---------- ФРАГМЕНТ ТЕКСТА

Однако июнь 1989 года отнюдь не был концом ее активной, руководящей деятельности в академии. Было понятно, что при ее беспокойном и сильном характере ей необходимо найти ту «область применения», в которой она смогла бы реализовать всю свою далеко не растраченную энергию. В. П. Яковлев обратился ко мне как к декану факультета и к проректору по науке Виктору Петровичу Якобсону с предложением найти Г. А. Лапкиной «сферу деятельности». И тут возникла идея создать на театроведческом факультете научно-методическую лабораторию для стимулирования исследовательской работы педагогов. Мы исходили из мысли о том, что чрезмерно занятым в процессе преподавания нашим коллегам необходимо высвободить время для работы над научными темами. За образец мы брали нечто похожее на систему sabbaticals в западных университетах. Один раз в пять лет педагог, по нашему мнению, на один год мог, полностью отключившись от преподавательской нагрузки, сосредоточиться на научной работе, став сотрудником факультетской научной лаборатории. При этом в лаборатории должны были быть выработаны основные стратегические темы, должен был быть научно-вспомогательный штат.

Г. А. Лапкина и Е. В. Третьякова у академии. 2000-е гг.

Помню, с каким энтузиазмом, Галина Алексеевна взялась за это дело, быстро вникнув в суть организационной модели и оценив ее. При этом Г. А. вполне понимала, что без объединяющей научной идеи лаборатория существовать не может. И тут я впервые столкнулся с совершенно другой Галиной Алексеевной. Не властной и безапелляционной начальницей, а с ученым, желающим нащупать перспективный путь развития своей отрасли. Я увидел, что она способна заинтересовано слушать, слышать и воспринимать идеи, носящиеся в воздухе, сопоставлять и соединять их с традицией и отчетливо формулировать совершенно конкретные задачи и цели.

Я помню, как мы сидели с ней в театроведческой лаборатории, в 313-й комнате, куда из своего кабинета заведующей кафедрой переселилась Галина Алексеевна, и она сказала, что мы должны вместе определить те направления, которые сегодня с точки зрения факультета и театроведения в целом могут, с одной стороны, объединить довольно разнообразные научные интересы педагогов, а с другой стороны, будут развивать перспективные векторы наших собственных традиций. «Здесь я хочу послушать вас, молодых, — совершенно откровенно призналась Г. А. — Вы как раз должны мне рассказать, что вы считаете наиболее важным». Мы говорили о том, что необходимо на новом витке развития науки методологически обосновать предмет театроведческого исследования, определить методики изучения спектакля в контексте современных театроведческих теорий, причем не ограничиваясь нашими привычными подходами, но критически осмыслив современные западные школы (чего не делалось комплексно со времен А. А. Гвоздева). Так было определено, что одним из направлений развития лаборатории будет «Спектакль как предмет научного изучения».

--------------------
---------- ИСХОДНЫЕ ДАННЫЕ

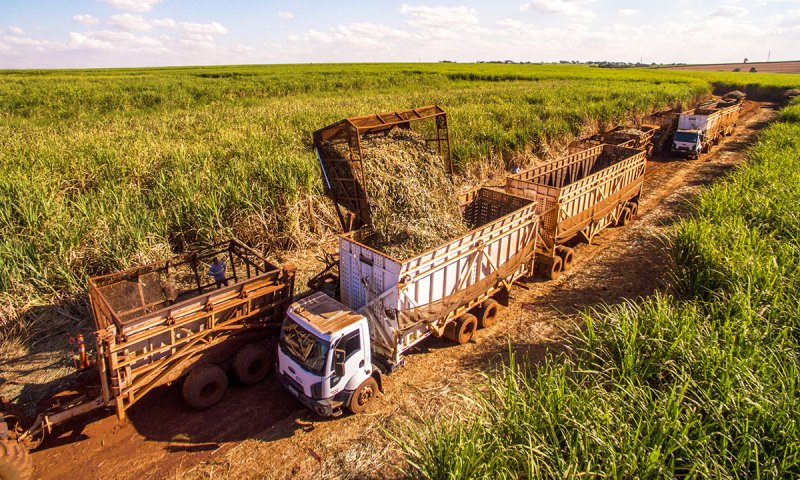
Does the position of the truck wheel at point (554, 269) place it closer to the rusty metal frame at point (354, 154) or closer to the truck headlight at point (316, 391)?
the rusty metal frame at point (354, 154)

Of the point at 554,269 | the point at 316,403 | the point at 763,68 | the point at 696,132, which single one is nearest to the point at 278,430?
the point at 316,403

--------------------

> [ЧТО НУЖНО СДЕЛАТЬ]
1 > Перепечатайте из фрагмента текста отрывок между словами «Помню, с каким энтузиазмом, Галина» и «конкретные задачи и цели.» включительно.
2 > В какой комнате, согласно фрагменту текста, располагалась театроведческая лаборатория?
3 > Определите, соответствуют ли фрагменту текста следующие утверждения, и подтвердите каждый ответ точной цитатой:
(a) Раз в пять лет педагог мог на год освободиться от преподавания ради научной работы.
(b) Образцом для лаборатории послужила система, принятая в российских вузах.
(c) Галина Алексеевна перебралась в лабораторию из своего кабинета заведующей кафедрой.

> [ОТВЕТЫ ПО ПОРЯДКУ]
1 >
Помню, с каким энтузиазмом, Галина Алексеевна взялась за это дело, быстро вникнув в суть организационной модели и оценив ее. При этом Г. А. вполне понимала, что без объединяющей научной идеи лаборатория существовать не может. И тут я впервые столкнулся с совершенно другой Галиной Алексеевной. Не властной и безапелляционной начальницей, а с ученым, желающим нащупать перспективный путь развития своей отрасли. Я увидел, что она способна заинтересовано слушать, слышать и воспринимать идеи, носящиеся в воздухе, сопоставлять и соединять их с традицией и отчетливо формулировать совершенно конкретные задачи и цели.

2 > В 313-й комнате.

3 >
(a) Да: «Один раз в пять лет педагог, по нашему мнению, на один год мог, полностью отключившись от преподавательской нагрузки, сосредоточиться на научной работе».
(b) Нет: «За образец мы брали нечто похожее на систему sabbaticals в западных университетах».
(c) Да: «куда из своего кабинета заведующей кафедрой переселилась Галина Алексеевна».